=== Passage for review ===

Just because a vendor claims that cloud security is a priority doesn’t mean that their security practices are up to the challenge of warding off ever-evolving threats. For instance, everyone knows that they need to have an IPS in place, but does your vendor have a cloud-capable IPS?

“Many appliances have packet-inspection settings that are designed to fail on,” said Joe Anthony, Director of Security Product Management for IBM. If the device is overwhelmed with peak traffic or by, say, a flood of rich media, the bulk of the traffic will, by default, pass through with only small samples inspected for threats.

This shortcoming will typically be logged, alerting administrators to the problem, but how many will actually follow up? Anthony recommends IPS solutions with 20 GBps capabilities, at minimum, for public cloud environments.

Trust is another major concern. “In the cloud, previous outsiders quickly become insiders,” said Mike Gault, CEO of GuardTime, a provider of keyless signatures used to validate the integrity of data. “There is no distinction between the two. With all of the new risks inherent with cloud computing, it’s especially important to recalibrate trust. To be blunt, you really can’t trust anyone anymore.”

This means having security in place for data protection and integrity, to protect against data loss and to secure the application layer, not just the network and access.

4. How will I know that you are properly protecting my data?

Okay, so your vendor says that they have strong security. Now, prove it. What are the monitoring and logging policies? Who audits them for security compliance (and to what standards) and what sort of access will you have to those audits?

5. How can I trust that you’ll be a viable company in the long run?

Cloud computing has accelerated the challenges that incumbent providers face from upstarts and startups. It’s cheaper and easier to get a full-blown IT service up and running today than it was even a couple years ago.

=== Information provided ===

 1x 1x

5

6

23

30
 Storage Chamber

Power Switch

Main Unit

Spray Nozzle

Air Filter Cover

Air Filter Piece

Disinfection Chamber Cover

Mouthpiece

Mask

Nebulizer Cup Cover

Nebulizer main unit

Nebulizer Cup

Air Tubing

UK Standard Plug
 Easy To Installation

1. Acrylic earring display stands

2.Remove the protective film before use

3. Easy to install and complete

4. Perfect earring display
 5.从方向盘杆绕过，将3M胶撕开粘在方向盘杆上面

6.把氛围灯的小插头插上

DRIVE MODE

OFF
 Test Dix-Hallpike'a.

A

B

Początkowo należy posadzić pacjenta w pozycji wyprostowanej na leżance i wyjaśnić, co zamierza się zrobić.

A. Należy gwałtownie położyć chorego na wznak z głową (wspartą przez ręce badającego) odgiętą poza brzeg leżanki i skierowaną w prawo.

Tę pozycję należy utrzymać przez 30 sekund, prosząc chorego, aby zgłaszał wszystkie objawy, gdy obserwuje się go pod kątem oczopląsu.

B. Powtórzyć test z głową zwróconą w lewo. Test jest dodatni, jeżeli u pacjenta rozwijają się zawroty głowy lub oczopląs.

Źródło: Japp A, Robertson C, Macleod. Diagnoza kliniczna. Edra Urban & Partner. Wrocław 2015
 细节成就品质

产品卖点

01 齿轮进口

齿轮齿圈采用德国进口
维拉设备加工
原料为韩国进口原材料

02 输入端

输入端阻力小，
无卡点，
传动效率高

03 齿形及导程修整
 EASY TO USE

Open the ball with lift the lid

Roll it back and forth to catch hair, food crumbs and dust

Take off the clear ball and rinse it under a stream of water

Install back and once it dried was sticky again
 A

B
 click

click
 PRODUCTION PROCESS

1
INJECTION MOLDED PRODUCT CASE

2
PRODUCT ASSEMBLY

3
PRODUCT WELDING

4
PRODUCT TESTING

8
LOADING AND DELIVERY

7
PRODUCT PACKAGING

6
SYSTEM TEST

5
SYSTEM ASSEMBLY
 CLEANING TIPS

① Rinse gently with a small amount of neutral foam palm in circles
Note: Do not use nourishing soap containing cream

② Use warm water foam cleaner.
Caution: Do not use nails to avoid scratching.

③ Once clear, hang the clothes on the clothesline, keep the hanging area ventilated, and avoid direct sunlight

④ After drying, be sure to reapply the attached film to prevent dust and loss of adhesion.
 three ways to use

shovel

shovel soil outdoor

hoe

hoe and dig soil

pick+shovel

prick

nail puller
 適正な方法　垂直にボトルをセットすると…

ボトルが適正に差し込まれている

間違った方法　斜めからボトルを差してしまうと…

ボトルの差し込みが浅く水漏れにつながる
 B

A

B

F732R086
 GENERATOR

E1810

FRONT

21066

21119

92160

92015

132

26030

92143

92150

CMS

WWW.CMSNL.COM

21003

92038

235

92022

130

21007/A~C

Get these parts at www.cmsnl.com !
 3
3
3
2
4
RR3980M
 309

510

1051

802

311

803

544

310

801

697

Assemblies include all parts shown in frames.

===

## Directions
- A) Answer these questions using the cloud security passage:
(i) What minimum IPS capability does Anthony recommend for public cloud environments?
(ii) What does GuardTime provide?
(iii) What is Joe Anthony's title at IBM?
- B) Go on with the cloud security passage from its last sentence, keeping to the topic of the vendor's long-term viability.

## Expected responses
- A)
(i) 20 GBps.
(ii) Keyless signatures used to validate the integrity of data.
(iii) Director of Security Product Management.

- B)
With that sort of upheaval, though, comes uncertainty. You can be pretty confident that the old vendors you know and trust (and sometimes loathe) will be around to support and service you. If one of them implodes, that’s not even such a big concern because ISVs and various consultants will be able to step in.

Stability in the cloud is something that is still a ways off. “We’re a cloud provider, but a question we ask before adopting cloud or SaaS internally is ‘are you going to be around for the long haul?’” said Aaron Levie, co-founder and CEO of Box, a cloud content management provider.

If it’s a startup, how well are they funded and by whom? What is their exit strategy, be it independence or acquisition? How sound is the business model?

Of course, I asked Levie how he answered that question for Box. “We’re focused on being independent. Period,” he said. Levie noted that the company’s recent $48-million round of VC funding will be used to build out infrastructure, recruit more high-profile senior executive talent, build out a larger IT and support staff and expand the service portfolio. They currently have over 5 million users, and count more than 6,000 companies as customers, including 73% of the Fortune 500.

How often do you ask vendors about financials and its business model? In the cloud, it’s a question you neglect at your own risk.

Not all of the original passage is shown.